Increased FAP expression within the AAR, borderzone and adjacent non-ischemic surviving myocardium can be explained by cytokine release post-MI/R. The borderzone, adjacent to the infarct, involves intact tissues with ischemia-specific transcriptomic changes [42]. This area is clinically relevant, since it can extend into non-injured myocardium during post-MI remodeling [4, 42, 43]. Diekmann et al. found FAP uptake correlated with perfusion defect size by SPECT and LGE by MRI, but the area of FAP uptake was about twice as large, indicating that 68 Ga-FAPI-46 uptake provides a measurement distinct from perfusion defect or tissue fibrosis.
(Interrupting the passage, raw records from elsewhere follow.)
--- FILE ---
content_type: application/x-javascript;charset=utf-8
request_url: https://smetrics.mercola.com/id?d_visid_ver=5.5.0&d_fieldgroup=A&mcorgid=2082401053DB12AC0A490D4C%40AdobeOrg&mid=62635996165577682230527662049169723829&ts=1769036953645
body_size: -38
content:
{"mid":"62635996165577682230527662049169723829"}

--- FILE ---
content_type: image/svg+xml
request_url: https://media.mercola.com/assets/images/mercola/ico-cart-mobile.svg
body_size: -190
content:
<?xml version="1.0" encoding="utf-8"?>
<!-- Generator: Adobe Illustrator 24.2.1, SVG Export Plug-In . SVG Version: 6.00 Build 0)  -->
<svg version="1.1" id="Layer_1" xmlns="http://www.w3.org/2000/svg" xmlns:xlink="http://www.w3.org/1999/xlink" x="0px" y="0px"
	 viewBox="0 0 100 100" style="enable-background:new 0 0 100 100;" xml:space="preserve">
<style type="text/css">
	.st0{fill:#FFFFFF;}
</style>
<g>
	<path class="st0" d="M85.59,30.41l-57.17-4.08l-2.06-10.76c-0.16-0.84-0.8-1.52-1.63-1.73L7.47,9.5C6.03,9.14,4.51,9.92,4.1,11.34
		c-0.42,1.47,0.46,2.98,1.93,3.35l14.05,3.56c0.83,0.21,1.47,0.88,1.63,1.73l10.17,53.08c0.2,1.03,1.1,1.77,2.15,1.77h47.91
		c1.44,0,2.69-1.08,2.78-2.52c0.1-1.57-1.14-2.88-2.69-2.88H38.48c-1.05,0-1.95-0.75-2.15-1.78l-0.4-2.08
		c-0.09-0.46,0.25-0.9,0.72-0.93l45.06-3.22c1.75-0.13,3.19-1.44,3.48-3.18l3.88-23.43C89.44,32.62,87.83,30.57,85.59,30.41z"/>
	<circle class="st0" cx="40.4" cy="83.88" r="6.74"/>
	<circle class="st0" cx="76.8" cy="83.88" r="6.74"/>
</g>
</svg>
Moreover, FAP expression and LGE signals often mismatched in segmental infarct analysis, supporting a distinction between FAP+ cells and tissue fibrosis [13].

Thus, FAP may serve as a potential marker for myocardial injury extent and healing, complementing MRI, PET, and SPECT in humans, particularly targeting transient activated myofibroblasts in the early stage of disease [13, 16, 25, 44].
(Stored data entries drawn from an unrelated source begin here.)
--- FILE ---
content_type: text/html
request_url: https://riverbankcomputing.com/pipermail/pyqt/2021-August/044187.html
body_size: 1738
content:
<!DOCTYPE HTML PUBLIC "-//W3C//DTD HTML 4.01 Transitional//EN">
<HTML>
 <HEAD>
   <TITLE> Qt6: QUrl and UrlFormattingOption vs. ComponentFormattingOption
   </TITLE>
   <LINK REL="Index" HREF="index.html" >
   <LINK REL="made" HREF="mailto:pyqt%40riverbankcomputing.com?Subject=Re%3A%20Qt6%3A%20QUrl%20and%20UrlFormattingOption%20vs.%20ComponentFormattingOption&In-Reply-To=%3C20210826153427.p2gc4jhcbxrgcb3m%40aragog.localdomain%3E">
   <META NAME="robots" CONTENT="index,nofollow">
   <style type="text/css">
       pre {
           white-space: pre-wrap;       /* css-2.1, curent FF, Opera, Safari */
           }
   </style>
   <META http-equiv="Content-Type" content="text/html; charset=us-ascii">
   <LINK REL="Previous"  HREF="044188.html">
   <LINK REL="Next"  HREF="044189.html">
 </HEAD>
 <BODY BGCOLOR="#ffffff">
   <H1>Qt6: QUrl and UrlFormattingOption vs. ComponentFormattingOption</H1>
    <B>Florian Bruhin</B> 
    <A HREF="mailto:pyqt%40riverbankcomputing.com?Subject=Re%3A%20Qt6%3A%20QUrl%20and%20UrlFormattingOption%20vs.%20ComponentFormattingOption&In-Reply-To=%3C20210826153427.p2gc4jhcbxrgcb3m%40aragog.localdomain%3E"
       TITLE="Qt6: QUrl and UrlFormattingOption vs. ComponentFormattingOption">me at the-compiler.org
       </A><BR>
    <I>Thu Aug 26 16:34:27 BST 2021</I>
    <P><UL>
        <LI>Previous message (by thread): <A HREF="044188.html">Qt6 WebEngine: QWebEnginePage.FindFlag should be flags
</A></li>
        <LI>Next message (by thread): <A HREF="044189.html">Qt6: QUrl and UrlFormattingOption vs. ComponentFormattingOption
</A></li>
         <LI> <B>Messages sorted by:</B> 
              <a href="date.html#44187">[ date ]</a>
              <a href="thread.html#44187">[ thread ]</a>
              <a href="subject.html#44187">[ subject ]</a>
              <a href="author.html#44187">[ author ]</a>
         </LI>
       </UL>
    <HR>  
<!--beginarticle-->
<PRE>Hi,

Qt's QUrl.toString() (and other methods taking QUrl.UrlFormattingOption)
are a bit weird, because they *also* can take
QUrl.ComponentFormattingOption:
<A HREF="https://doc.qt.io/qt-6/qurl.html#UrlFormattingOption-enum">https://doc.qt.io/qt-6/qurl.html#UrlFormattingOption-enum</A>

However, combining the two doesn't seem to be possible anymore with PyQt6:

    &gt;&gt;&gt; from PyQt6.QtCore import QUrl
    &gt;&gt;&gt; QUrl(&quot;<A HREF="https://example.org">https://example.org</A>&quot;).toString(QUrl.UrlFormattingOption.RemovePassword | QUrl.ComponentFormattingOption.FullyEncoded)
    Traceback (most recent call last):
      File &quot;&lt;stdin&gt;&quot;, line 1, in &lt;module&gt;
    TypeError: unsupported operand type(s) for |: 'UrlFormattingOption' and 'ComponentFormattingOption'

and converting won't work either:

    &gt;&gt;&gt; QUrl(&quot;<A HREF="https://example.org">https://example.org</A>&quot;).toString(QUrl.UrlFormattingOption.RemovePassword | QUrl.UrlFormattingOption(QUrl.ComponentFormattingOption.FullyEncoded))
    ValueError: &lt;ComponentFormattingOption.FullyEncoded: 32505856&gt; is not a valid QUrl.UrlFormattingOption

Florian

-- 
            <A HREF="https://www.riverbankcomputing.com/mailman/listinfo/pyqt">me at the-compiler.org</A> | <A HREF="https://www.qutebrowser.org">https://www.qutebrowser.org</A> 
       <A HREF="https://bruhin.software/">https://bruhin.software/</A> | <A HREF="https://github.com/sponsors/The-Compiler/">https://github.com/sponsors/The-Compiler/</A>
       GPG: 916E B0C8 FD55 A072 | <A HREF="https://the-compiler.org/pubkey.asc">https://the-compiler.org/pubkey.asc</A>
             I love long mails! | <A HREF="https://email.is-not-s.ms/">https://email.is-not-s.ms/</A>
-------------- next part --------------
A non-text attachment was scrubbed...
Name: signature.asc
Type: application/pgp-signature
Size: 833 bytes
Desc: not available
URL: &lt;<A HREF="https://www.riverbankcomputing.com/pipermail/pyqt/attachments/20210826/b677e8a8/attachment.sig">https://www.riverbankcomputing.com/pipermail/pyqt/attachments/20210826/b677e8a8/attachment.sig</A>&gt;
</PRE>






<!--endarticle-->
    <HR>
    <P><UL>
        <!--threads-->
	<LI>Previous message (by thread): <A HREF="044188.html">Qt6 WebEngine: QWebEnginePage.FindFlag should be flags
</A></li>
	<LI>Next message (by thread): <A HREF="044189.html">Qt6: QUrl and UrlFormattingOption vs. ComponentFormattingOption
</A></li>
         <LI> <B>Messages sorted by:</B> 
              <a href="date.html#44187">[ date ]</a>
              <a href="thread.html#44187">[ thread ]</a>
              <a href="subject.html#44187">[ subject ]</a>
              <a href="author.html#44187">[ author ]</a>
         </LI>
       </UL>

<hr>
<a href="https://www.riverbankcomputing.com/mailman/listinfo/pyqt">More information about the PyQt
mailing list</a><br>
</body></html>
FAP is Upregulated After Acute MI in Humans in Perivascular and Reparative Fibrotic Tissue

Lastly, we demonstrate that FAP+ fibroblasts are present at low frequency within surviving areas near the infarct scar in humans with acute MI, consistent with previous findings [22]. The expression of CD13 demonstrated the spatial localization of FAP expressing cells in relation to fibroblast activation, inflammatory response and angiogenesis within the infarct and border zones during myocardial healing post-MI/R.

Recent studies highlighted the therapeutic potential of FAP + myofibroblasts, wherein cardiac fibrosis after angiotensin II and phenylephrine infusion was nearly eliminated by ablating FAP+ cells with antigen-specific CD8+ T cells [45].

Using clinical imaging we demonstrate that the myocardial area showing FAP upregulation exceeded the infarct region in patients shortly after acute MI and standard reperfusion therapy consistent with prior reports [12, 13]. The region of fibroblast activation on 68 Ga-FAPI PET extended beyond the perfusion defect visible with conventional SPECT. This finding was supported by cellular FAP expression outside the infarct area using immunohistochemistry in acute MI patients. This suggests that FAP upregulation plays a role in both replacement fibrosis in the injured area and reactive fibrosis in non-infarcted myocardium. A first report has shown a prognostic role of PET-derived fibroblast activation extent for later LV dysfunction [13].

Study Limitations

Our study was performed in mice, which exhibit variable wound healing responses post-MI depending on strain and gender [7, 40]. However, our results are consistent with findings in rats [10], and we showed that also in humans FAP+ cells were occasionally found outside the infarcted area in acute MI. We observed variability of ischemic areas between animals, and statistical significance was not reached likely due to due to the small sample size. Nevertheless, we demonstrated the unique pattern of FAP expression in ischemic and non-ischemic myocardium extending beyond the necrotic scar. Another limitation of our study is the lack of long-term timepoints for evaluation of FAP expression. Still, our study found maximum FAP expression at 3 days post-MI/R, and we previously demonstrated that FAP activity decreases afterwards [10]. Therefore, FAP distribution within the AAR would likely be smaller than observed at 3 days post -MI/R at later timepoints.